"It is better to have loved and lost, than never to have loved at all".... that's a famous quote I've heard... but I'm not so sure if I believe in it. I'm in love... truly, you couldn't convince me that I'm not. And I know that if I lost this love, I'd die (maybe not literally, but emotionally for a while.. yes) I have to say... to love is a great thing. It's the only for-sure good thing I have to look forward to.

I think that love is not caring what someone thinks about your "significant other" If no one else on the face of the planet even liked my boyfriend a little bit... (for some odd reason) I would still love him. Because loving someone isn't between me and him and everyone else, it's between me and him.

I've "lost" my love. Not emotionally, but physically. He moved to California. People say I'm crazy for staying with him, that I'm stupid, that he'll cheat on me (which he WON'T) I don't care.
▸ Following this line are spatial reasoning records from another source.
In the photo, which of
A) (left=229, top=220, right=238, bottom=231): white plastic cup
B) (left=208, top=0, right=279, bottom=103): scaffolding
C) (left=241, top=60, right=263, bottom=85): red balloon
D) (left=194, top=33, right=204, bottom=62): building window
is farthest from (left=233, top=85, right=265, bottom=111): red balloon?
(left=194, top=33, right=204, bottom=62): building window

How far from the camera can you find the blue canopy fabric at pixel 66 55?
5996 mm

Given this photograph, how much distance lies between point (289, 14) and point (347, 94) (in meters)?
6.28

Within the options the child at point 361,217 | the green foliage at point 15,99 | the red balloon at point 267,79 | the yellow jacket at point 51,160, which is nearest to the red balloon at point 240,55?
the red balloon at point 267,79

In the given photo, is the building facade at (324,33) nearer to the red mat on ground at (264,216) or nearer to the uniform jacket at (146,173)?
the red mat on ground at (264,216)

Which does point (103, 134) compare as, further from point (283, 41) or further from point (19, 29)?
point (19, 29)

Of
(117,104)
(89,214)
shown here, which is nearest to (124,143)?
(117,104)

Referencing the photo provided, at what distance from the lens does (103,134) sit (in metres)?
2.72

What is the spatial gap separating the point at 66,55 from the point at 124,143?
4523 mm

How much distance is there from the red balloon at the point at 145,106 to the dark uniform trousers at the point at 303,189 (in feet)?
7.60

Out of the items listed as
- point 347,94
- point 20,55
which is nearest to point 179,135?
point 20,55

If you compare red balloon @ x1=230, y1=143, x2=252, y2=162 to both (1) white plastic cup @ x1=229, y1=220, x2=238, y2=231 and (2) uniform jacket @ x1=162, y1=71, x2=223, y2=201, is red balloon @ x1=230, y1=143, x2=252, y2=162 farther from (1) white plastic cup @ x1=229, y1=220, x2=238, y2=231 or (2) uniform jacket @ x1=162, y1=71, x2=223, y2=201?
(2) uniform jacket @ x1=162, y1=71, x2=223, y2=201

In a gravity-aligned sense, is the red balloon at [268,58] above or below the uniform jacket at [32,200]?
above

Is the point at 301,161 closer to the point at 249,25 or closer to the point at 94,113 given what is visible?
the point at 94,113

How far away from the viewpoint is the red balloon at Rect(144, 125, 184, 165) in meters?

I love him with all my heart. Yes, it will be hard. But I'm willing to try to make it work. To not go for other guys, to trust him not to cheat on me- he promised he wouldn't with the promise ring he gave me. I don't think I'm throwing anything away in staying with him. I think that for one thing, I'm keeping our friendship going. We're best friends.. I'm probably his only good friend that he trusts with anything and everything. If we split up, things would be so hard.. I don't have many good friends I trust that much, not even any to hang out with regularly, he is the one I trust with my secrets, my love, why not my heart?